The High Court has given the Ethics and Anti-Corruption Commission (EACC) green light to probe the multibillion- shilling Tatu City real estate project in Kiambu over tax evasion and money laundering claims.
Justice Esther Maina allowed the anti-graft agency which has the powers to investigate the offences Tatu City is practicing through a loan back scheme.
EACC is accusing Tatu City of effecting tax evasion and rinsing of dirty money through paper transactions which involve a chain of interlocking companies, nominee shareholders and purported loans and financing structures.
Their sister company, Kofinaf- for example is incorporating special purpose vehicles such as Purple Saturn Properties, with shareholding and directorships held by its nominees specifically to hold parcels of land.
Kofinaf then enters into sell agreement with SPVs where it pretends to advance them loans which eventually translate to Kofinaf financing its SPVs to finance its own properties.
“It is my finding that in this case the matters being investigated transcend the dispute between the individual shareholders and the petitioners as they revolve around the commission of the offences of tax evasion and money laundering,” Justice Maina said.
Tatu City and Kofinaf Company filed the suit in 2019, to reject letters sent to the Lands PS for the government to place caveat or purchase warning on 33 pieces of land.
EACC also sought documents including survey plans, maps, valuation reports and official searches from the State but Tatu argued that the anti-graft body has no powers to either order issuance of caveats on tax disputes or investigate money laundering claims. The companies argued that tax evasion is civil in nature and it’s not under EACC’s mandate to probe.

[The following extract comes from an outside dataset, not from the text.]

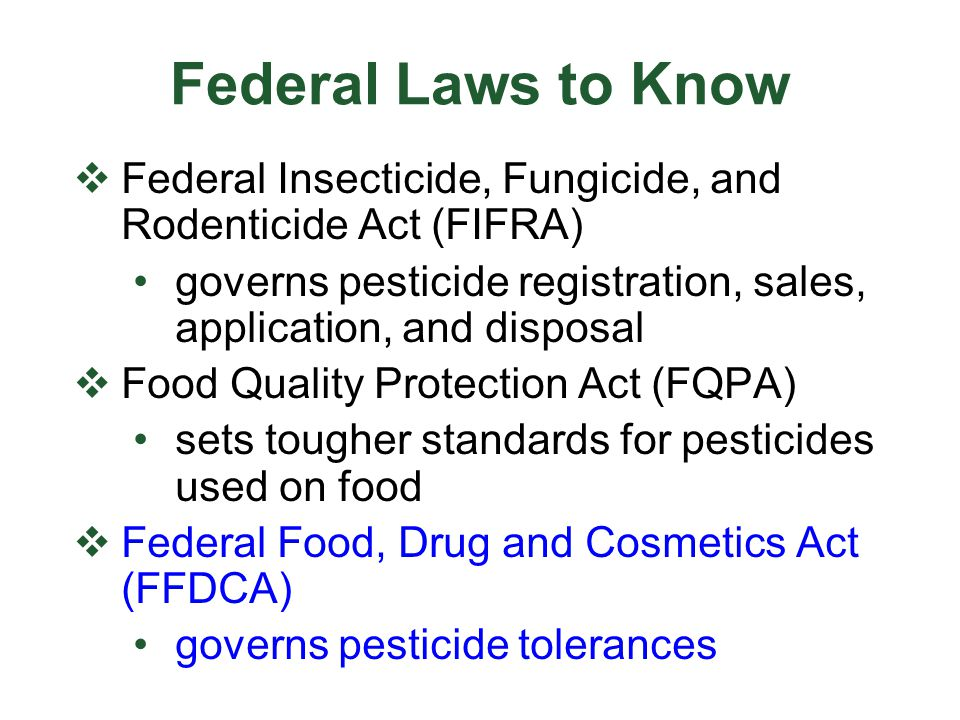 Federal Laws to Know Federal Insecticide, Fungicide, and Rodenticide Act (FIFRA) governs pesticide registration, sales, application, and disposal.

EACC began by accusing Tatu City of undervaluing property that is later transferred to related firms to allow payment of lower stamp duty–tax equivalent to 2% of land transfer value.
In the scheme, the land pieces are later transferred to newly formed foreign-registered companies as shares with the non-Kenyan company disposing the plot at market value locally and they end up escaping paying stamp duty because the firm is not listed in Nairobi.
EACC found that Tatu City is using the chain of transactions on the sale of land and corporate special vehicle to separate, screen and hide the control of the real owners over the funds generated from the property deals.
Tatu City and Kofinaf have had runs with the EACC for long, in 2020 they lost an application to have a tax evasion case halted until a suit filed before Supreme Court on whether anti-graft agency officials can investigate accounts without notifying suspects is settled.
Their case was dismissed after Anti-Corruption Judge Mumbi Ngugi found that the Supreme Court had ruled in a case filed by senior lawyer Tom Ojienda that investigators can seek information from banks and other institutions without informing the suspects.